### Excerpt to read:
To go even a level deeper, Rock’s remarkably calm and cool reaction to being slapped in the face may be rooted in his personal history as well.

As a kid, Rock was bullied constantly, targeted for both his race and his small size. In one instance, when another kid embarrassed him in front of a group of girls at a party, he went home, put a brick in a backpack, returned to the party and swung it at the face of the kid who bullied him. The boy was critically injured; at one point, Rock feared he would not survive.

This incident left Rock permanently frightened of his anger and the harm it could cause. As a result, he vowed never to let his anger overcome him that way again; he was terrified for his rage to escape again.

It’s easy to believe that this experience factored into why Rock maintained his composure, did not respond physically to Smith and continued with his duties as a presenter after just a brief moment of pause.

Aspects of both men’s actions in the moment were likely deeply rooted in early childhood experiences. While the incident itself was shocking and unexpected, a connection between our past experiences and present behavior is quite common.

Over the past few years, I have helped over 1,000 people discover their personal core values through both my core values course and in-person leadership training. In speaking directly with many of those people, I have seen firsthand that our core values are often tied directly to formative childhood experiences. For example:

  • People who have a core value of trust often experienced a trust violation early in their lives.
  • People who prioritize relationships over everything often lacked strong emotional connections during their formative years.
  • People who value order and process often come from very structured households, such as military families.

It’s always easy to make judgments based on what we see on the surface. But while our pasts don’t completely dictate, or excuse, our behavior in the present, working to see these connections helps build understanding. I believe we learn far more from understanding than we do from judgment.

What is a closely-held experience that you think would help others better understand you? Have you shared it before?

### Set of tasks:
**1)** In the excerpt about Rock's reaction, why did Rock vow never to let his anger overcome him again? Answer in one to three sentences.
**2)** List every core value given as an example in the bulleted part of the excerpt about Rock's reaction. Pair each one with the early-life experience the excerpt links to it.
**3)** Summarize the excerpt about Rock's reaction in two sentences.

### Information given:

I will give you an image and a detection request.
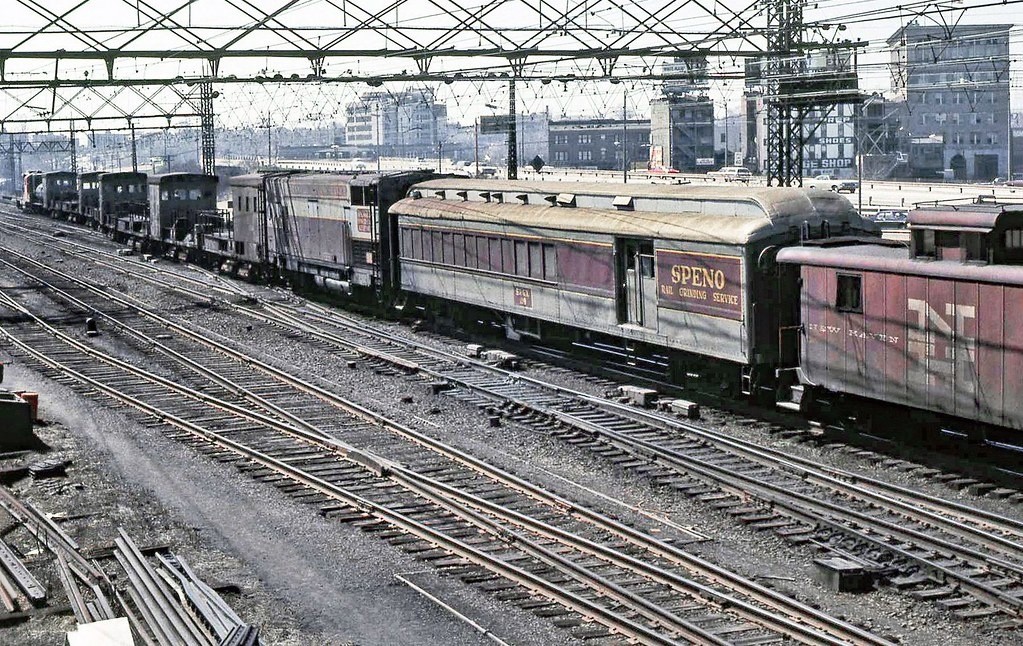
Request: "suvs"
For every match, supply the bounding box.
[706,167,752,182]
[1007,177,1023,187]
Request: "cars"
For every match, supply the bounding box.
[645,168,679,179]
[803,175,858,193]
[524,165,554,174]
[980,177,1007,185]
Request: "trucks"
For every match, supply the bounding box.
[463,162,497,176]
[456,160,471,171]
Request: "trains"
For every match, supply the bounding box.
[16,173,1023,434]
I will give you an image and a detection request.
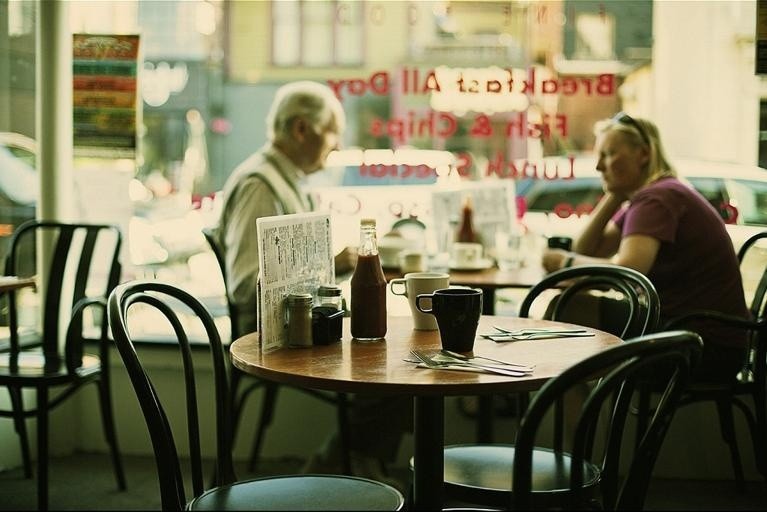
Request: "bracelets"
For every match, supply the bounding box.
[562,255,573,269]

--

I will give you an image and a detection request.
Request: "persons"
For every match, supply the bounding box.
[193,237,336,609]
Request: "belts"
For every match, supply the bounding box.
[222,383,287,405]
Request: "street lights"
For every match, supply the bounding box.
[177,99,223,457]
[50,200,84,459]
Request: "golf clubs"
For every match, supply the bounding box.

### Outputs by task:
**1)** As a kid, Rock swung a brick at the face of a boy who had bullied him, and the boy was critically injured. Rock even feared at one point that the boy would not survive. The incident left Rock permanently frightened of his anger and the harm it could cause, so he vowed never to let it overcome him that way again.

**2)**
- Trust: often a trust violation early in life.
- Relationships, prioritized over everything: often a lack of strong emotional connections during the formative years.
- Order and process: often a very structured household, such as a military family.

**3)** Rock's calm response to being slapped may trace back to a childhood incident in which he critically injured a bully with a brick, which left him afraid of his own anger and determined never to let it escape again. The author has worked with over 1,000 people on their core values and observes that present behavior and values are often tied to formative childhood experiences, so seeing these connections builds understanding, which teaches more than judgment does.